--- start of ENTRIES SHOWN ---

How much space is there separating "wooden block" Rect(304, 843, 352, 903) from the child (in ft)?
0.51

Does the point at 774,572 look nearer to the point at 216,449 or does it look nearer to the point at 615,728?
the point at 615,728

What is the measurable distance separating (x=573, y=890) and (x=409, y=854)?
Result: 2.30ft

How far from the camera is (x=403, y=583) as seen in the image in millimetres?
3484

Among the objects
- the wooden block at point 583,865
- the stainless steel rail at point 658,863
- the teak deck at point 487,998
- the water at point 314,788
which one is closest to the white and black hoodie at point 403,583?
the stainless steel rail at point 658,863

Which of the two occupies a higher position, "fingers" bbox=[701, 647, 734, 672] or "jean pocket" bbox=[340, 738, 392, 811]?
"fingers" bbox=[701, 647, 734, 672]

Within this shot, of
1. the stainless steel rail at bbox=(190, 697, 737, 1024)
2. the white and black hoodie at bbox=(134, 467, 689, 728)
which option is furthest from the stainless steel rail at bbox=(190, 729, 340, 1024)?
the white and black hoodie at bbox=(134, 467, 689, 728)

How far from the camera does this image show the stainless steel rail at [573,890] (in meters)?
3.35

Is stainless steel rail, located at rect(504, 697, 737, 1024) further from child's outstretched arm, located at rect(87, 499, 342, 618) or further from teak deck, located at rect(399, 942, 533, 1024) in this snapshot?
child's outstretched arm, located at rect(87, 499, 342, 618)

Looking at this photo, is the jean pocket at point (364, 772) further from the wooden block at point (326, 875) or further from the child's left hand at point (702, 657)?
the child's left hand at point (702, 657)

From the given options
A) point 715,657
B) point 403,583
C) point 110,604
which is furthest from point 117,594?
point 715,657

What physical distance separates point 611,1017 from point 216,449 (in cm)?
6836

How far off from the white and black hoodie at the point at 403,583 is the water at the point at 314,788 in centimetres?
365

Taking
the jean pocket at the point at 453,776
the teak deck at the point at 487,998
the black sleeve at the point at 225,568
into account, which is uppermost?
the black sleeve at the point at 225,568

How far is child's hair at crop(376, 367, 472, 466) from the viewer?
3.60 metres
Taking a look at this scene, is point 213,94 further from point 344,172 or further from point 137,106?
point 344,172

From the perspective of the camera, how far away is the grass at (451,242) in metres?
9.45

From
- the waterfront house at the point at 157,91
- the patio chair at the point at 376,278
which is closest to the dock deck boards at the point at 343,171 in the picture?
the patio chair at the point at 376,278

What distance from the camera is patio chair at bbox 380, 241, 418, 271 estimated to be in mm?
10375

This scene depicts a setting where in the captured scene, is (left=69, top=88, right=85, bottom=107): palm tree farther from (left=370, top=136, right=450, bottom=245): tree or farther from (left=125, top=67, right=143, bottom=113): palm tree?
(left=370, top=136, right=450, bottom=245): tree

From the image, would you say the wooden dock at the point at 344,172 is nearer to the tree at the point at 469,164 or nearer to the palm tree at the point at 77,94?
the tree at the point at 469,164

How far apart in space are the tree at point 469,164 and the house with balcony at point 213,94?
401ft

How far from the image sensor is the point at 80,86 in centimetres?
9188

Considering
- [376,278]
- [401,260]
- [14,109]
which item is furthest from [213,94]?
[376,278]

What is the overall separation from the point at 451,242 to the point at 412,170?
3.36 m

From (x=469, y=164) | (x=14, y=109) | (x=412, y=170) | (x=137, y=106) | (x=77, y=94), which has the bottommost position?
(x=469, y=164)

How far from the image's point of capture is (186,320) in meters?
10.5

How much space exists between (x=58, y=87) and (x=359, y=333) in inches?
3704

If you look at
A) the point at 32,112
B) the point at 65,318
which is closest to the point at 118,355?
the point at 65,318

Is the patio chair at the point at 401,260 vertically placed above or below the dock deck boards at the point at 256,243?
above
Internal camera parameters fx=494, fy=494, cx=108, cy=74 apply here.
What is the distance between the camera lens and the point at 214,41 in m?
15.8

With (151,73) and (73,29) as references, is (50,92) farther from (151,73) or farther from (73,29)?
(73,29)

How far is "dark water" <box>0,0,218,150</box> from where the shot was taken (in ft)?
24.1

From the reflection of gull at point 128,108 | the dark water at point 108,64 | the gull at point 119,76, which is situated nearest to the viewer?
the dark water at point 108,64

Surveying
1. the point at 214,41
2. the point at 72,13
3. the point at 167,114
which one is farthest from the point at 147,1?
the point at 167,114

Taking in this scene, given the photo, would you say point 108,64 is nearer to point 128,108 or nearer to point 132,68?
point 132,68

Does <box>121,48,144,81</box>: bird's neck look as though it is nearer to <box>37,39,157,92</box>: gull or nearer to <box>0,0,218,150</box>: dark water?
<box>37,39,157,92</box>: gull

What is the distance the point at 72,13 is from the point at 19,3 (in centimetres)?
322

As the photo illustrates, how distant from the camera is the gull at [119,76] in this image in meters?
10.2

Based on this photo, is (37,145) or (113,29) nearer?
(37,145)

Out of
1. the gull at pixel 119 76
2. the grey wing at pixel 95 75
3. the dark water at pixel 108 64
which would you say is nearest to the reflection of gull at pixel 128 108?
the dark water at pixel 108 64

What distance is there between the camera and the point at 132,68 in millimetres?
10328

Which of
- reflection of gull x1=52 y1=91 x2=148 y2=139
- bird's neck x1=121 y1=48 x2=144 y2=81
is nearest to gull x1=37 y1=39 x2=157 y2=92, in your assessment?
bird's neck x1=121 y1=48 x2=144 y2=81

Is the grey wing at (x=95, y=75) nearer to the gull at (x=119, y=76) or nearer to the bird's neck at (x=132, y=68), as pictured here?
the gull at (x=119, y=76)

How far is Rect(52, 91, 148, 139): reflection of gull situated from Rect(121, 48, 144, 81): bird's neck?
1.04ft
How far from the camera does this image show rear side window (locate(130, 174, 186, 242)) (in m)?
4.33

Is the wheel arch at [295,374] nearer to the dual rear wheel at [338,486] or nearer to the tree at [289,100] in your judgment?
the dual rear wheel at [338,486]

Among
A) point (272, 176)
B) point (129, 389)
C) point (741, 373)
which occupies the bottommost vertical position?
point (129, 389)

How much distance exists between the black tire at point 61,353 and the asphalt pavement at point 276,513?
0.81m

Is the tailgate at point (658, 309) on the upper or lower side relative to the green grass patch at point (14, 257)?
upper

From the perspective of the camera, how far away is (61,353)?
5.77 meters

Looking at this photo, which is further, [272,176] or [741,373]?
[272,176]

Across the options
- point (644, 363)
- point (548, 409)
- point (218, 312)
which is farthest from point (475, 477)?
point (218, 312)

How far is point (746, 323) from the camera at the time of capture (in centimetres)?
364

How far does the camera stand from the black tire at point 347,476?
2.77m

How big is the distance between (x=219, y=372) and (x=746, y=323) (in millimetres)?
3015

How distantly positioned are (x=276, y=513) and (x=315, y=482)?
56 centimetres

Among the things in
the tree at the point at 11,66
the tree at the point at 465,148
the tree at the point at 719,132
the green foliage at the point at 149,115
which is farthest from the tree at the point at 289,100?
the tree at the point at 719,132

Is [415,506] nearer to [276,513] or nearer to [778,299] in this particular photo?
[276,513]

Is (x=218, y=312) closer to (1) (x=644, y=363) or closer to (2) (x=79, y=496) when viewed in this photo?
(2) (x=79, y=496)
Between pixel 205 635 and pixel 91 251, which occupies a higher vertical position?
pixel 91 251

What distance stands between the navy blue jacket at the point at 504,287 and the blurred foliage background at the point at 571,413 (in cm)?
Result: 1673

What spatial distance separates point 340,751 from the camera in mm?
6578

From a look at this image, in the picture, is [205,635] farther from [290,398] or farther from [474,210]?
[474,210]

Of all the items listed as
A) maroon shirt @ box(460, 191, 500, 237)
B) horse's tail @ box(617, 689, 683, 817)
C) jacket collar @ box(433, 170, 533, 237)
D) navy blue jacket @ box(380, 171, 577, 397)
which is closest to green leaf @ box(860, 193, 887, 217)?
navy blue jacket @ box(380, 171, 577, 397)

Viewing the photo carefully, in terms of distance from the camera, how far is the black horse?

--- end of ENTRIES SHOWN ---

Send back exactly the lines from the line with "Across the options" through the end of the records.

- [TASK ANSWER]:
Across the options
- point (644, 363)
- point (548, 409)
- point (218, 312)
which is farthest from point (475, 477)?
point (218, 312)

How far is point (746, 323) from the camera at the time of capture (in centimetres)?
364

How far does the camera stand from the black tire at point 347,476?
2.77m

How big is the distance between (x=219, y=372) and (x=746, y=323) (in millimetres)?
3015

How distantly positioned are (x=276, y=513) and (x=315, y=482)?
56 centimetres

Among the things in
the tree at the point at 11,66
the tree at the point at 465,148
the tree at the point at 719,132
the green foliage at the point at 149,115
which is farthest from the tree at the point at 289,100?
the tree at the point at 719,132

Is [415,506] nearer to [276,513] or nearer to [778,299] in this particular photo?
[276,513]

Is (x=218, y=312) closer to (1) (x=644, y=363) or closer to (2) (x=79, y=496) when viewed in this photo?
(2) (x=79, y=496)
Between pixel 205 635 and pixel 91 251, which occupies a higher vertical position?
pixel 91 251

What distance stands between the navy blue jacket at the point at 504,287 and the blurred foliage background at the point at 571,413 (in cm)?
Result: 1673

What spatial distance separates point 340,751 from the camera in mm?
6578

From a look at this image, in the picture, is [205,635] farther from [290,398] or farther from [474,210]?
[474,210]

Of all the items listed as
A) maroon shirt @ box(460, 191, 500, 237)
B) horse's tail @ box(617, 689, 683, 817)
C) jacket collar @ box(433, 170, 533, 237)
D) navy blue jacket @ box(380, 171, 577, 397)
which is closest to green leaf @ box(860, 193, 887, 217)?
navy blue jacket @ box(380, 171, 577, 397)

Viewing the photo carefully, in terms of distance from the camera, how far is the black horse?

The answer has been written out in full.